*** Data provided

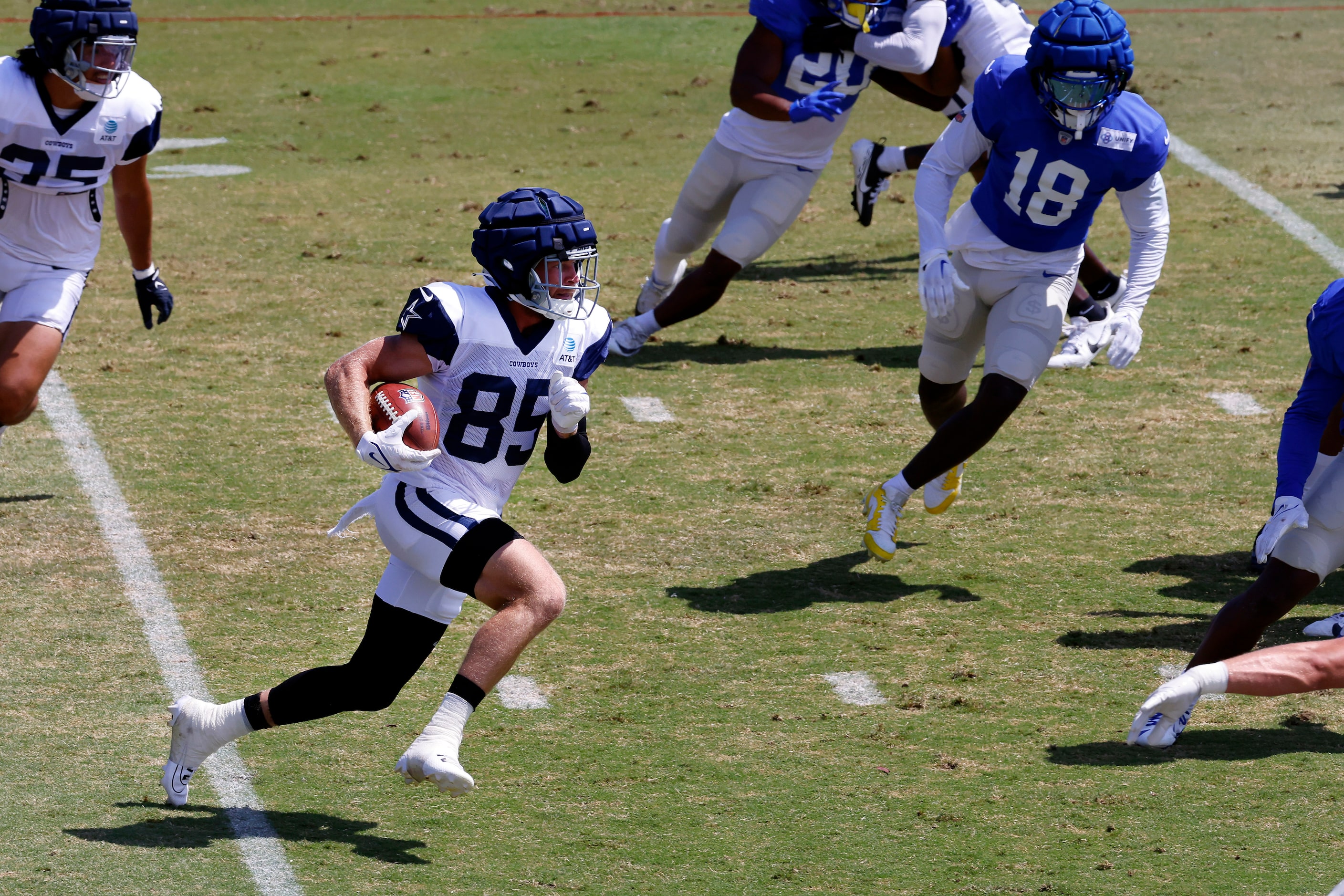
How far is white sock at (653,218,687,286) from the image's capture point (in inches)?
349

******
*** Data provided

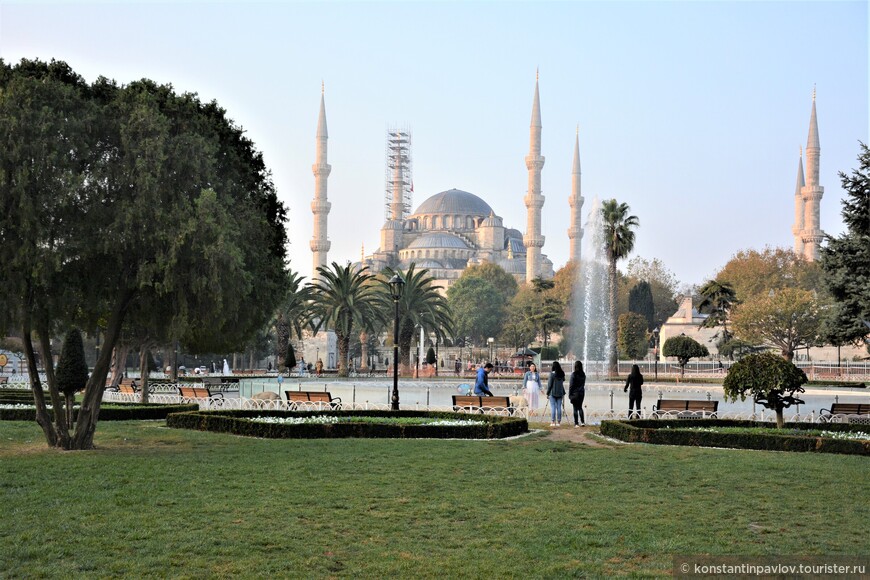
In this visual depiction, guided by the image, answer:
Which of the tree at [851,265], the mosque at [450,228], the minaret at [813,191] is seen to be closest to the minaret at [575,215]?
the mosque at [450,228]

******
*** Data provided

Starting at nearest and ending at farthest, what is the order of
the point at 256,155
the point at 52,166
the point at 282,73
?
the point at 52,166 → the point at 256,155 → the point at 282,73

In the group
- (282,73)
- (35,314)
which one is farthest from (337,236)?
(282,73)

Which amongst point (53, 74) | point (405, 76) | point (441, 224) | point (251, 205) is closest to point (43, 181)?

******

Work to be completed = Write out the data verbatim, beginning at the line that has "Starting at nearest" and stopping after the line that has "Which amongst point".

Result =
Starting at nearest and ending at farthest, what is the order of
the point at 256,155
the point at 52,166
the point at 282,73
?
the point at 52,166 → the point at 256,155 → the point at 282,73

In the group
- (282,73)
- (35,314)
which one is farthest from (337,236)?
(282,73)

Which amongst point (53, 74) | point (405, 76) | point (441, 224) | point (251, 205) is closest to point (43, 181)?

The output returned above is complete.